Implementation:Sgl project Sglang CPU MoE INT8
| Knowledge Sources | |
|---|---|
| Domains | Machine Learning, CPU Kernels, Quantization |
| Last Updated | 2026-02-10 00:00 GMT |
Overview
Implements the INT8 weight-quantized (W8A8) variant of the fused Mixture-of-Experts kernel for CPU inference, using signed int8 weights with dynamically quantized unsigned int8 activations and AVX-512 VNNI instructions.
Description
This kernel uses tinygemm_kernel_vnni and tinygemm_kernel_vnni2 struct templates for the two GEMM phases of MoE computation, leveraging the AVX-512 VNNI _mm512_dpbusd_epi32 instruction for uint8-int8 dot products with int32 accumulation.

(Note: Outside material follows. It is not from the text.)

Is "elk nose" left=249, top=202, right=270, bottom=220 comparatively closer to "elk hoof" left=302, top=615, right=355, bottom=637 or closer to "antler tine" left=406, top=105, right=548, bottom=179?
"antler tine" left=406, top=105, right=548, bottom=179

The kernel follows the same fused two-GEMM-with-SiLU pattern as the BFloat16 variant:
- Stage 1: Align and sort tokens by expert (via moe_align_block_size).
- Stage 2: For each expert block, compute GEMM1 (gate+up projection) with fused SiLU activation, then GEMM2 (down projection) with scaled output accumulation.
- Stage 3: Sum across top-k expert outputs per token.
Key implementation details:
- Dynamic activation quantization converts BFloat16 activations to uint8 with per-token scales on-the-fly before each GEMM.
- s8s8 compensation from packed weights handles the signed-unsigned arithmetic mismatch inherent in VNNI's unsigned-signed multiply.
- The copy_stub<uint8_t> specialization uses std::memcpy since quantized buffers may have non-standard sizes (64x + 32 alignment).
- Per-channel weight scales and per-token activation scales are applied during dequantization after the integer GEMM.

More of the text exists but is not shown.